What you are asked to do —
In the proprioception abstract, what common value did the angular displacement thresholds for flexion and extension converge toward as angular velocity increased?

Excerpted text —
Abstract

A debate exists in the literature as to what extent perception is conscious. In some publications regarding proprioception, the term proprioception has explicitly only been seen as properly used when subjects were able to report the imposed movement's direction. Detections of movements without movement-direction perception, have been seen as nonspecific. Since a lot of studies discussed this point but never tested it explicitly, we tested it by using nonspecific hunting paradigms (only the occurrence of a movement has to be detected, not its direction) with the following rationale. If the perception performance is really nonspecific, no difference regarding the movement's direction should be found. Thus, if we found a different detection performance regarding flexion and extension by means of a nonspecific paradigm, it would demonstrate that this "nonspecific" perception is already specific. Therefore, we measured the perception characteristics separately for flexion and extension. The perception characteristics have been determined from the amplitude-velocity-relation curve. Two different, nonspecific hunting paradigms, modifications of our previously published specific hunting paradigm, have been used. Thus, we determined pairs of threshold values, regarding amplitude hunting using three different angular velocities (0.1 degrees s(-1), 0.25 degrees s(-1), and 0.5 degrees s(-1)) and regarding velocity hunting using three different angular displacements (0.25 degrees, 0.5 degrees, and 1 degrees) as well, for flexion and extension, respectively. We found that both threshold paradigms (velocity hunting and amplitude hunting) revealed the same perception characteristics for a given movement direction. With an increasing angular velocity, angular displacement threshold values converged toward a common value for flexion and extension (about 0.2 degrees); with an increasing angular displacement, angular velocity threshold values converged toward separate values for flexion (about 0.06 degrees s(-1)) and extension (about 0.1 degrees s(-1)). Thus, our findings demonstrate that detection performance is specific and not bound to conscious perception, since specific thresholds for flexion and extension were revealed with nonspecific hunting paradigms.

(Rows from a data source)
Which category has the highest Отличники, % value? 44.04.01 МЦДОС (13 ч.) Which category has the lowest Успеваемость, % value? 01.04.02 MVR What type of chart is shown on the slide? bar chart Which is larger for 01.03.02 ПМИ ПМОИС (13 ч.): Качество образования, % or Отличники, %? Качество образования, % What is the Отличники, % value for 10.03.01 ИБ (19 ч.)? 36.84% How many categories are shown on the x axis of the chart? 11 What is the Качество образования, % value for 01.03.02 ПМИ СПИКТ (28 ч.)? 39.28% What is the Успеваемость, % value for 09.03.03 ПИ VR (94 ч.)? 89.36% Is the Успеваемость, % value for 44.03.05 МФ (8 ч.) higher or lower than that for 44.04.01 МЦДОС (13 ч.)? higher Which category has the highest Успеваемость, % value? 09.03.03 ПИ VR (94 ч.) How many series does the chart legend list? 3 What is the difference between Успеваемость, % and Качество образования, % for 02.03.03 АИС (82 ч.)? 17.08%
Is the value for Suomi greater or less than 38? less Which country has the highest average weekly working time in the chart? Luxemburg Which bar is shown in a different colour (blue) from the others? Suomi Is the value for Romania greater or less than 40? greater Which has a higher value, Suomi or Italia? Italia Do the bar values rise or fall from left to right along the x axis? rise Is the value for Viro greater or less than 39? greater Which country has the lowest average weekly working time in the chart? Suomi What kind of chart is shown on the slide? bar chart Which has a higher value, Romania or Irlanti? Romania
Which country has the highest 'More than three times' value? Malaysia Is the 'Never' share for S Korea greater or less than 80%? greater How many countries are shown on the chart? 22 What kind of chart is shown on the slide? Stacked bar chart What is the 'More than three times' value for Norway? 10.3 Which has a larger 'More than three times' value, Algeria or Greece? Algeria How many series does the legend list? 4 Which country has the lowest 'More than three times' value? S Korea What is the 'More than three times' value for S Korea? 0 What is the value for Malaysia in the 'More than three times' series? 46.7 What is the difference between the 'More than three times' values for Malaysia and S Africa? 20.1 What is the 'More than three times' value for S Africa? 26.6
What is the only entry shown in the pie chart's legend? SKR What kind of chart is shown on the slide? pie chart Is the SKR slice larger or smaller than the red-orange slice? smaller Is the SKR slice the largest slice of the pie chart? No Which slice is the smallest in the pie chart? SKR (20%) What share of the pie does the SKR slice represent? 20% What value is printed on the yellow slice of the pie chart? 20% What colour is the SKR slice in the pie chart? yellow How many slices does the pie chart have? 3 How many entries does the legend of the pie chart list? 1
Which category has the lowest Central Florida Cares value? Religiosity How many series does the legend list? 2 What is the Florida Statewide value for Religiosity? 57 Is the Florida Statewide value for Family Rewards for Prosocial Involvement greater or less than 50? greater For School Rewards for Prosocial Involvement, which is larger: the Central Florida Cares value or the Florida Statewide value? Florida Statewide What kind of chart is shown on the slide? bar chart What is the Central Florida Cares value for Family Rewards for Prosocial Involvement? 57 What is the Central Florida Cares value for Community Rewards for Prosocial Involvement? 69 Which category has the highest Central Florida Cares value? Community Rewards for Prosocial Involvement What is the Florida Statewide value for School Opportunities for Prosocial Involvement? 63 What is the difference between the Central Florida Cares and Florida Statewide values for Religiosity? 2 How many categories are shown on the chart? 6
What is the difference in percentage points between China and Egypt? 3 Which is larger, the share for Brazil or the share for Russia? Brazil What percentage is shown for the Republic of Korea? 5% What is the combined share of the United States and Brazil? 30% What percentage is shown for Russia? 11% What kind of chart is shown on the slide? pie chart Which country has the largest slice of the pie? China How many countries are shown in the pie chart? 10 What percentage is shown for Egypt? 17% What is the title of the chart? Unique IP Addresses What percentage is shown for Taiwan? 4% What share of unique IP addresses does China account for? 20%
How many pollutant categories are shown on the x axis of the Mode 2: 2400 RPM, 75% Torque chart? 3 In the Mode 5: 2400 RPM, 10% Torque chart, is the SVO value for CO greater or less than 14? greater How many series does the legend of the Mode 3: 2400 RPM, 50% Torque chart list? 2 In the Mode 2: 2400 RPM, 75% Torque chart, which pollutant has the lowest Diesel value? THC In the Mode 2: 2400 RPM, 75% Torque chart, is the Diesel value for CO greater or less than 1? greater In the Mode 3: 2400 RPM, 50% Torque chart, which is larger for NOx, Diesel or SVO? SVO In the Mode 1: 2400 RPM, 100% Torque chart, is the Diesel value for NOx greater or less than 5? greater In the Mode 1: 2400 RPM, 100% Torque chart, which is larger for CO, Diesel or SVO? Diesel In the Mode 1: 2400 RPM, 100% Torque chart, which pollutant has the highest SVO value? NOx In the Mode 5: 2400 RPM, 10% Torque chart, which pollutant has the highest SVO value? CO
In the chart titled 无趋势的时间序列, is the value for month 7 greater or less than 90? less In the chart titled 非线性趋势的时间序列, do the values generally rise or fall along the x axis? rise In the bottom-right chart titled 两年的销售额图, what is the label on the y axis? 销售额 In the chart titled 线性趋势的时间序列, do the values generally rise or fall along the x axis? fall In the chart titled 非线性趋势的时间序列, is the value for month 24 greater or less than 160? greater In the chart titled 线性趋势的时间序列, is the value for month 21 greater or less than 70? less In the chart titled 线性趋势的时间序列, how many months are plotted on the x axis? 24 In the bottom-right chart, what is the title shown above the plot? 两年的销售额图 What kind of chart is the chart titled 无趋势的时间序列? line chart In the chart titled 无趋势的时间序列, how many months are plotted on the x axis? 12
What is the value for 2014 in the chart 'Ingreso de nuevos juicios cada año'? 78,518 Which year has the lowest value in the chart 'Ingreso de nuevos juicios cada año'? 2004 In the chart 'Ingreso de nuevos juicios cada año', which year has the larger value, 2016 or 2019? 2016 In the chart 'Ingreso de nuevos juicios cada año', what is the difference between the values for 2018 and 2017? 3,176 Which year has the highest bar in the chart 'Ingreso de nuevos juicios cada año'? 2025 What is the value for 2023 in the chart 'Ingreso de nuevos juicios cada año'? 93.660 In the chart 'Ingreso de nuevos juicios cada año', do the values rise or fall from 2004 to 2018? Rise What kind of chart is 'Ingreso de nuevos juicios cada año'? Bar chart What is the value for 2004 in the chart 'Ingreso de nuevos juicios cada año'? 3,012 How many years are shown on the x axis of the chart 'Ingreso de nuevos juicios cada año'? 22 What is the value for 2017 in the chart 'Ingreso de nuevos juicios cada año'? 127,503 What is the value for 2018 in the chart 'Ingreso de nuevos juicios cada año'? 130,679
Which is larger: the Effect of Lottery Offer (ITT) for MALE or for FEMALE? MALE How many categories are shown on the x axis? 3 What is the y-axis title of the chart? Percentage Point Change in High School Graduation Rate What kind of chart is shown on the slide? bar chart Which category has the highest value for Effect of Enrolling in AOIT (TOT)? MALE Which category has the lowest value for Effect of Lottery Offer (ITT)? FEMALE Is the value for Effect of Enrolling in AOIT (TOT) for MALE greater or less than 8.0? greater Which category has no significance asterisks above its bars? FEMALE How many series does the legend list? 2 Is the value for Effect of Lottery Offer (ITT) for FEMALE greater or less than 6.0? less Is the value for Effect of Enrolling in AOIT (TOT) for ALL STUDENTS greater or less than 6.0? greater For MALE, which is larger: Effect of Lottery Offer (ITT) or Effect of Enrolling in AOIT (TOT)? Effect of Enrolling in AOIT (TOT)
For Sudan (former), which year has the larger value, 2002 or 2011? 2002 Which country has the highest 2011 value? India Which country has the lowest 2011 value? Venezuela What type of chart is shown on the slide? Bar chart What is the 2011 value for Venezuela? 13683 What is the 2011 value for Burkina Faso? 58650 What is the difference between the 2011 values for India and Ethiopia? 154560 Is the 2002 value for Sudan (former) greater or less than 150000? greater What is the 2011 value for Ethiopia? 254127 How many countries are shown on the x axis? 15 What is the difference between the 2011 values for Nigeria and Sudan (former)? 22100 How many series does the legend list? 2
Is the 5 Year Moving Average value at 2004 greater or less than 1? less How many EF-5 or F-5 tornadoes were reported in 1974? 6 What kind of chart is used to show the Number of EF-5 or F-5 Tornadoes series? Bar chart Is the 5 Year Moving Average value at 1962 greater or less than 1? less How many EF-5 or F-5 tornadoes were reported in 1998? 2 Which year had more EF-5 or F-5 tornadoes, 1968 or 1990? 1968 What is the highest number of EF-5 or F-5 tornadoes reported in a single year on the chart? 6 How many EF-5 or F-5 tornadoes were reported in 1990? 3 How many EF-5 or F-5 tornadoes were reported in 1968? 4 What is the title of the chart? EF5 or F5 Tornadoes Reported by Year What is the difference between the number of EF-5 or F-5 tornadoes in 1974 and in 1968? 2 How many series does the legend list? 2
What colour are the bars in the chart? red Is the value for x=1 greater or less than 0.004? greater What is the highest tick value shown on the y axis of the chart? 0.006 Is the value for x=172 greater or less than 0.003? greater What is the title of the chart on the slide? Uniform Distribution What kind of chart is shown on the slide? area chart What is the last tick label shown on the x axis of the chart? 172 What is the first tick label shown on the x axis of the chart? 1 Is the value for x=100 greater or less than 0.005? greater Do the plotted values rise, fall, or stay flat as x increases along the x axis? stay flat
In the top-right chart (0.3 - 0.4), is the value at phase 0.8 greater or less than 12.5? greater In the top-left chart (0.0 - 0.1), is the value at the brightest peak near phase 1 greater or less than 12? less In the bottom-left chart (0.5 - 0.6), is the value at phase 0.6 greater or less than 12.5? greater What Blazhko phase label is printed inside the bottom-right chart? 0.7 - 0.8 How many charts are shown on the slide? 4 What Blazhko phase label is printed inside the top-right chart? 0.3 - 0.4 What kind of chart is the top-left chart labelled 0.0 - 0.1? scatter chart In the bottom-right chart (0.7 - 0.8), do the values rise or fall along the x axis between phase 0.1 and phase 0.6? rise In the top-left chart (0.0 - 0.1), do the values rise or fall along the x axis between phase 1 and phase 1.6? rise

Solved problem —
About 0.2 degrees.